## Work order
Repeat each of the records below word for word, and leave the pictures out of your answer.

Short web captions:
>>>>
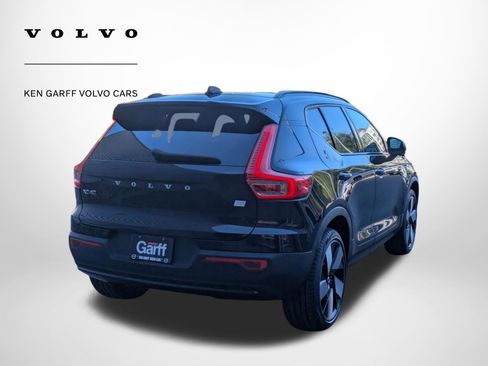 Used 2023 Volvo XC40 Recharge Ultimate AWD/4WD image 3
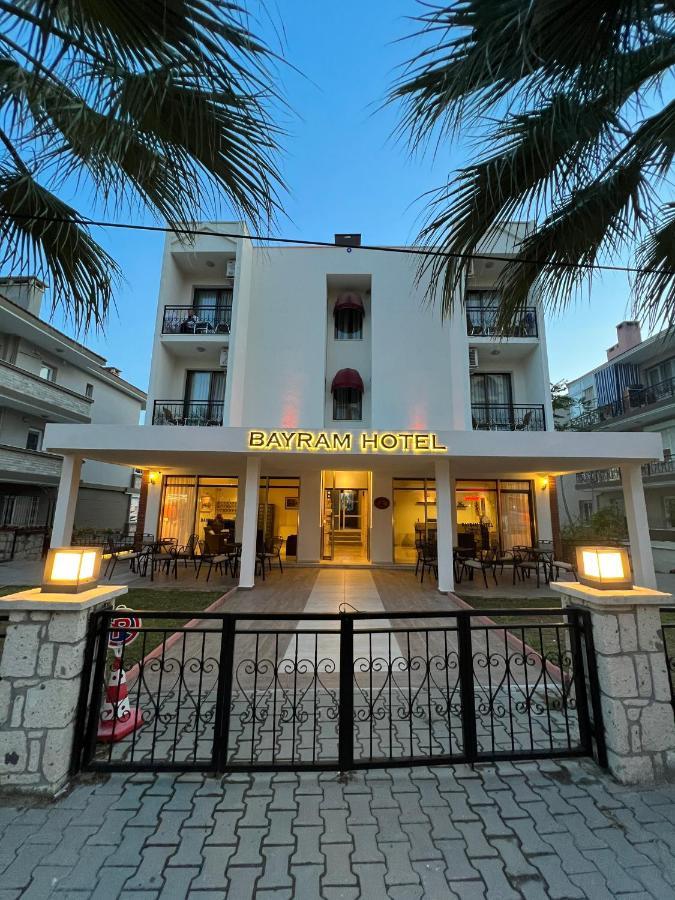 Bayram Hotel Çeşme Exteriör bild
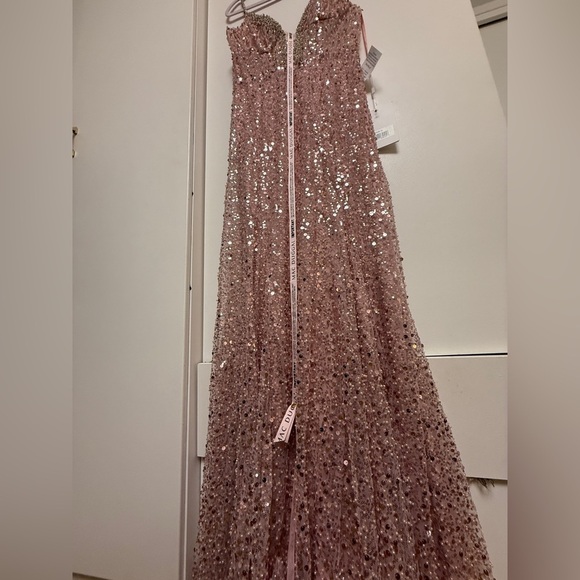 NWT | Mac Duggal 69175 Rose Pink Plunge Neck Sleeveless Trumpet Gown Size 10 - Picture 6 of 17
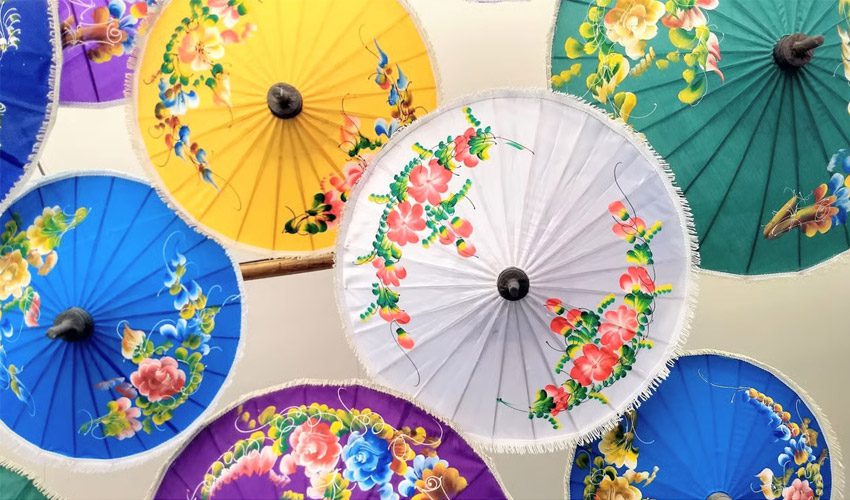 چتر سنتی تایلندی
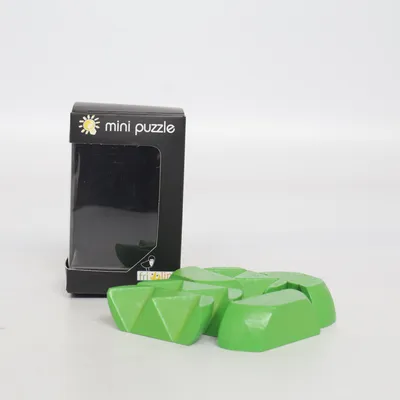 Brain teaser puzzle (Green) from Fridolin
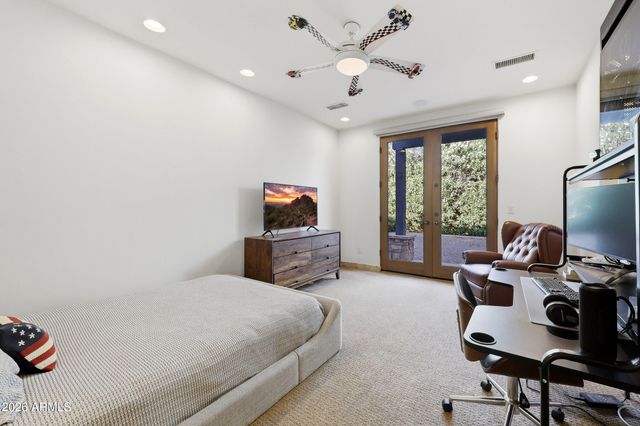 7035 E Berneil Drive, Paradise Valley, AZ 85253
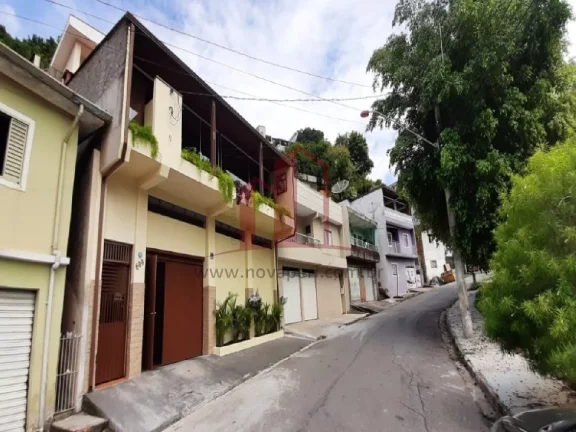 Imagem Imperdível casa à venda em Franco da Rocha-SP, bairro Companhia Fazenda Belém: 3 quartos, 1 suíte, 2 salas, 1 banheiro, 4 vagas, 253,70m²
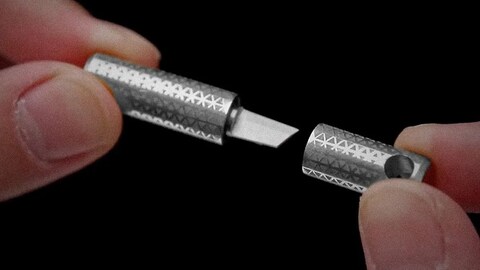 Is This the Tiniest Tiny Knife Ever? (Sure Looks Like It)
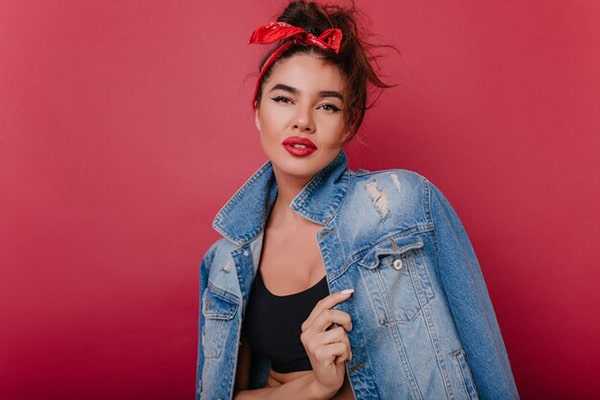 Đối tượng chỉ định và chống chỉ định phun môi màu đỏ hồng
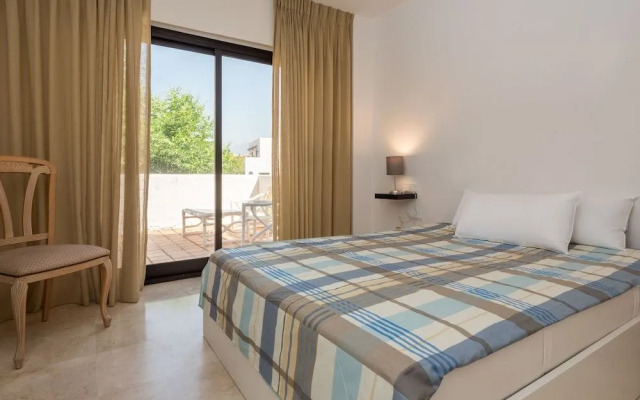 Infocom Apartment Golden Mile Coto Real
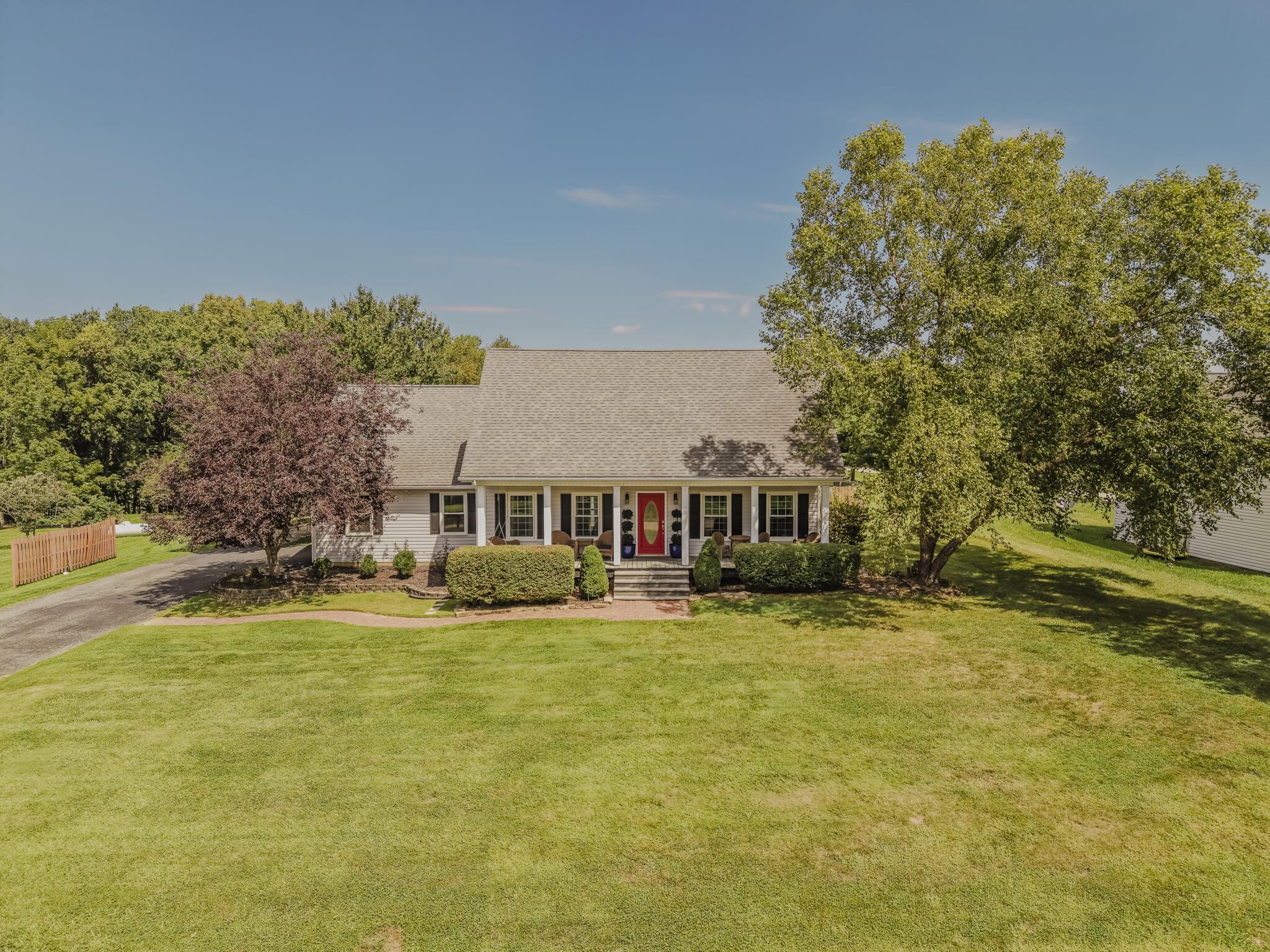 107 Ridgecrest Drive Property Photo 1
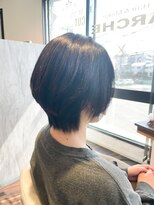 アトリエアルシュ(atelier ARCHE)&nbsp;自然な縮毛矯正で細いうねるくせ毛をショートヘアに
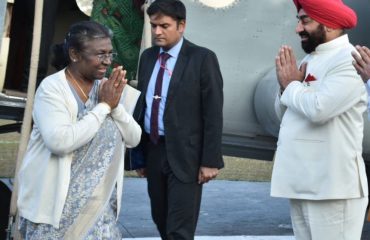 Governor welcoming Her Excellency the President Mrs. Draupadi Murmu at Jollygrant Airport on her arrival.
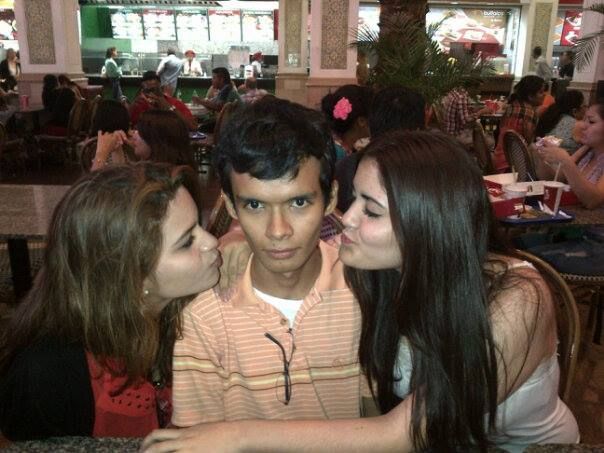 Gabriel Proaño photo 1379629_10201720317722341_857189968_n_zps63ac411c.jpg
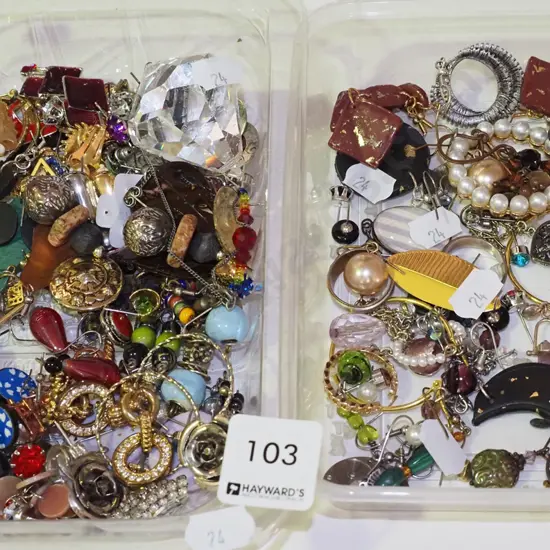 2x trays of costume jewellery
<<<<
## Result
 Used 2023 Volvo XC40 Recharge Ultimate AWD/4WD image 3
 Bayram Hotel Çeşme Exteriör bild
 NWT | Mac Duggal 69175 Rose Pink Plunge Neck Sleeveless Trumpet Gown Size 10 - Picture 6 of 17
 چتر سنتی تایلندی
 Brain teaser puzzle (Green) from Fridolin
 7035 E Berneil Drive, Paradise Valley, AZ 85253
 Imagem Imperdível casa à venda em Franco da Rocha-SP, bairro Companhia Fazenda Belém: 3 quartos, 1 suíte, 2 salas, 1 banheiro, 4 vagas, 253,70m²
 Is This the Tiniest Tiny Knife Ever? (Sure Looks Like It)
 Đối tượng chỉ định và chống chỉ định phun môi màu đỏ hồng
 Infocom Apartment Golden Mile Coto Real
 107 Ridgecrest Drive Property Photo 1
 アトリエアルシュ(atelier ARCHE)&nbsp;自然な縮毛矯正で細いうねるくせ毛をショートヘアに
 Governor welcoming Her Excellency the President Mrs. Draupadi Murmu at Jollygrant Airport on her arrival.
 Gabriel Proaño photo 1379629_10201720317722341_857189968_n_zps63ac411c.jpg
 2x trays of costume jewellery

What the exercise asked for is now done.